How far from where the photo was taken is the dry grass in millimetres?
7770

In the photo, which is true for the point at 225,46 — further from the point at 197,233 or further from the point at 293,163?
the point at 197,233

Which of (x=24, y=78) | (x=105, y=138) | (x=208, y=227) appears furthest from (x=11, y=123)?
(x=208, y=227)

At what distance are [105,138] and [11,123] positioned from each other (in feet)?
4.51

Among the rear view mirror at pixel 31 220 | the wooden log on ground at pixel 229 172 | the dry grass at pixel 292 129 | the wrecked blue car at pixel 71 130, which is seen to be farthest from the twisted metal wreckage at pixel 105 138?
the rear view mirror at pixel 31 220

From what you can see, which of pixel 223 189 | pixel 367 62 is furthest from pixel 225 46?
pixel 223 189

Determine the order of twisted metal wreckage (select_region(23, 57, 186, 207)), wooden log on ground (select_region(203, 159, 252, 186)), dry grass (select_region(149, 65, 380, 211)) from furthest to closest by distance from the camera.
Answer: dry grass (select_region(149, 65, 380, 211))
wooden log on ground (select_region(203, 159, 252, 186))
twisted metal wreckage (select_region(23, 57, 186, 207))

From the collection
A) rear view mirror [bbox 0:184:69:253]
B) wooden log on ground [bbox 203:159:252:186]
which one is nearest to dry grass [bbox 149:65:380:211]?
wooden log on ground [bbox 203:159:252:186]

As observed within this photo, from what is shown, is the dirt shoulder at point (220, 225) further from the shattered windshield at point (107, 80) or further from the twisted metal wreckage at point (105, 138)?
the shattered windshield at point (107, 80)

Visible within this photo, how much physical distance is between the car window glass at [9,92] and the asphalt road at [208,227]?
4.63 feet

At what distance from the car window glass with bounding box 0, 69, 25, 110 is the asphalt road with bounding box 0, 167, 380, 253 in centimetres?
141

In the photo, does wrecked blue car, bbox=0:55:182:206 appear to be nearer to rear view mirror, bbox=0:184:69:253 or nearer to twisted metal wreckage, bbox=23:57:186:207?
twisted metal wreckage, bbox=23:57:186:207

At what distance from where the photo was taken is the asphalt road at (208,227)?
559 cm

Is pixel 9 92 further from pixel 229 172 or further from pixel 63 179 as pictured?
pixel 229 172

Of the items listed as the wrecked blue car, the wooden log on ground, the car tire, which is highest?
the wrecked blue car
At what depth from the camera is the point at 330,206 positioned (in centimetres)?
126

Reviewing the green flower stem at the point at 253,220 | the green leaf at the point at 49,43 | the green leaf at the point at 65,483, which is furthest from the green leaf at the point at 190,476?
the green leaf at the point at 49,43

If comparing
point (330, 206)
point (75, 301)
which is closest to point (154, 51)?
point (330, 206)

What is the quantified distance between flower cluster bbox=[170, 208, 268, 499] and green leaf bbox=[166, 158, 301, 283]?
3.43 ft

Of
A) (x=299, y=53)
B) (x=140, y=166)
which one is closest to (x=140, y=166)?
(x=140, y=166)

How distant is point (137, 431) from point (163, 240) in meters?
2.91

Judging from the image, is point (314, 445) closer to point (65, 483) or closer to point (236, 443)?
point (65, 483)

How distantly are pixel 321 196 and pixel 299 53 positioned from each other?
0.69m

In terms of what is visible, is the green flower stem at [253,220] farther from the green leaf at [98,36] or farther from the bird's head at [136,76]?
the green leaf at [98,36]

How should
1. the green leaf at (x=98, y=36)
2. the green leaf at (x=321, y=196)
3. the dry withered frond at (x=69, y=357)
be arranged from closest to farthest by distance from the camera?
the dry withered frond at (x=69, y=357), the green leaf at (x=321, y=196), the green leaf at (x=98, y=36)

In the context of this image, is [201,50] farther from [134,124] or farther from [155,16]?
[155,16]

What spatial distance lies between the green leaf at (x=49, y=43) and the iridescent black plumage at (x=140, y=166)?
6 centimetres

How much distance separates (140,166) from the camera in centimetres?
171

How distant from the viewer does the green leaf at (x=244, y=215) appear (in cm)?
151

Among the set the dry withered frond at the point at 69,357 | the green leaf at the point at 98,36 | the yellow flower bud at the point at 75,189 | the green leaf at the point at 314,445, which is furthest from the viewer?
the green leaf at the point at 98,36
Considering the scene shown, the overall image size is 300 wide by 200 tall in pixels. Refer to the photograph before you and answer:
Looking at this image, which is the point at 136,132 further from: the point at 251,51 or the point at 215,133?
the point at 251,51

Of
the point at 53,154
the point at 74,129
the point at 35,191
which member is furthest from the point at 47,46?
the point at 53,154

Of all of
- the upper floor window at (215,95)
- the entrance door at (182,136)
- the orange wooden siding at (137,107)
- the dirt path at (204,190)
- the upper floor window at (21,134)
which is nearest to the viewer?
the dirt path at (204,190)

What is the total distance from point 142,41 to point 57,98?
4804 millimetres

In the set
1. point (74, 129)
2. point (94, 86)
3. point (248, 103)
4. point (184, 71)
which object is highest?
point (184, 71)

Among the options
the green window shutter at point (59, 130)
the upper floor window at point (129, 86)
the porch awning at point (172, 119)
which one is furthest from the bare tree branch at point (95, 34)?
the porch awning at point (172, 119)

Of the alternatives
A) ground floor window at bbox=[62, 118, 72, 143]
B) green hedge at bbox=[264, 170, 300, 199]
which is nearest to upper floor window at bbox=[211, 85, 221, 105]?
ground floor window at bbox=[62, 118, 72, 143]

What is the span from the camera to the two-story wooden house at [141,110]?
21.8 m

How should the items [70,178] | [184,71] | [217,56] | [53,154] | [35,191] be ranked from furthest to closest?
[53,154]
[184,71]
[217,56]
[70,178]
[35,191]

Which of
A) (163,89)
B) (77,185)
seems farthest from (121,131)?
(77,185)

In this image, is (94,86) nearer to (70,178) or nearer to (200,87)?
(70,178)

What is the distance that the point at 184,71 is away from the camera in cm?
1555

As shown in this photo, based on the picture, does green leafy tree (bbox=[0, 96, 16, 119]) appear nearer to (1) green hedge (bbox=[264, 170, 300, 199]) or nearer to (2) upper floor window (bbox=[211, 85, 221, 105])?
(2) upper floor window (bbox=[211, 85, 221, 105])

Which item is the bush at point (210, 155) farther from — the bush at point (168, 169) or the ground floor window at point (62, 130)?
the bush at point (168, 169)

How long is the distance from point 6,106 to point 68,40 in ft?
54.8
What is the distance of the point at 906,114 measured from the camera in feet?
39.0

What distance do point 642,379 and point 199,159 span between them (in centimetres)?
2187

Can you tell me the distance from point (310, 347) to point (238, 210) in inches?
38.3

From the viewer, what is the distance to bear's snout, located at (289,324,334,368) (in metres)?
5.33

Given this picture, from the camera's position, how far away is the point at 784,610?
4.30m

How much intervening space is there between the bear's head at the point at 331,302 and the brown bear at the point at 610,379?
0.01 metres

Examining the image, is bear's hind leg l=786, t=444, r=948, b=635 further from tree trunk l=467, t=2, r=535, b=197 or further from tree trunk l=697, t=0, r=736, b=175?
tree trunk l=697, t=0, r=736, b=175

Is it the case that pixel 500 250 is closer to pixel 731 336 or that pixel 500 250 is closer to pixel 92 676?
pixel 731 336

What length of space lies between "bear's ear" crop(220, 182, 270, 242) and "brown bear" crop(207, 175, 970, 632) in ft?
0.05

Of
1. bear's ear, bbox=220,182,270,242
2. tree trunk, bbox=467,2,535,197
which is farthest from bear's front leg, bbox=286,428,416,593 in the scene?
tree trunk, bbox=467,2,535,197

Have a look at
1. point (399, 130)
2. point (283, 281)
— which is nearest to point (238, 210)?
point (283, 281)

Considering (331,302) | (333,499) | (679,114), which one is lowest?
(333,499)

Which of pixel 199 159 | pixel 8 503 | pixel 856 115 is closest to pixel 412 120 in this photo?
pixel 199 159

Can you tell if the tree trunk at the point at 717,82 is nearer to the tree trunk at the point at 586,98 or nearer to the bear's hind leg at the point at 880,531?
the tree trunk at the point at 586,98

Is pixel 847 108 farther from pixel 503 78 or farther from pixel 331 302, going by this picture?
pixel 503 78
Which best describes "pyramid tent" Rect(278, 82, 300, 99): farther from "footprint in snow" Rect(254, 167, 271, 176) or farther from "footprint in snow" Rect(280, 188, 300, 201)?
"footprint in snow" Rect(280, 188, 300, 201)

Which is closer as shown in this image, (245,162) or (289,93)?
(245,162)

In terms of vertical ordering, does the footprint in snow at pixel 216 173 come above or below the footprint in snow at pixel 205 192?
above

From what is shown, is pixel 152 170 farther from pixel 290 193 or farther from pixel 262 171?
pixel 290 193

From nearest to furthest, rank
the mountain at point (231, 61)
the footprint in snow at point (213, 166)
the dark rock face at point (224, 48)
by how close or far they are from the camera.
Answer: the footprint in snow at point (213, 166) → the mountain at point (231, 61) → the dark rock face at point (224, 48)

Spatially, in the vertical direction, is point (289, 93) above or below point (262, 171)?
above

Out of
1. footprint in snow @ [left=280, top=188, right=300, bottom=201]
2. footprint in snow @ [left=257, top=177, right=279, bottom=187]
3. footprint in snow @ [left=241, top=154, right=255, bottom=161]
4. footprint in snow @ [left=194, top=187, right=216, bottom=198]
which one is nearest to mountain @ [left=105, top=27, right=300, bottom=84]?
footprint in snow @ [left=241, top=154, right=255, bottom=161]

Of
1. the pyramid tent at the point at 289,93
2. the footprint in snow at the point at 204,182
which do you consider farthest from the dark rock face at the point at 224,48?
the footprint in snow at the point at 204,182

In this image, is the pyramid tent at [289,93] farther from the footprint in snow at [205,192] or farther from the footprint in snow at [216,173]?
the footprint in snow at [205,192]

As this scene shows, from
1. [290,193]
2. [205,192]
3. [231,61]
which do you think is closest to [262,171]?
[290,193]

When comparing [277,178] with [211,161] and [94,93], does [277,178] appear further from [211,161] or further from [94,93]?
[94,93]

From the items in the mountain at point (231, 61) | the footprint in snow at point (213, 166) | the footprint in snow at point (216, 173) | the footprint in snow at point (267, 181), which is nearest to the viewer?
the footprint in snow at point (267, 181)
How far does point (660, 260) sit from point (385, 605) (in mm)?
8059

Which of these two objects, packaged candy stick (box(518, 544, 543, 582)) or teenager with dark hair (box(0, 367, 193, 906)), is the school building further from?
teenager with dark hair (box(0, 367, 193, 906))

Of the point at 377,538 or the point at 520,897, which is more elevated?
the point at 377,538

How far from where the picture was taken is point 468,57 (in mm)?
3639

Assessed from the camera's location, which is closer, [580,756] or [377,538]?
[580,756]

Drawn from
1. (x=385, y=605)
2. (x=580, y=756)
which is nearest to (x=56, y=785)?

REQUIRED TASK
Please copy out, word for word, the items from the line with "How far from where the picture" up to and including the final line of the items.

REPLY
How far from where the picture was taken is point 468,57 (in mm)?
3639

Assessed from the camera's location, which is closer, [580,756] or [377,538]?
[580,756]

Drawn from
1. (x=385, y=605)
2. (x=580, y=756)
which is nearest to (x=56, y=785)?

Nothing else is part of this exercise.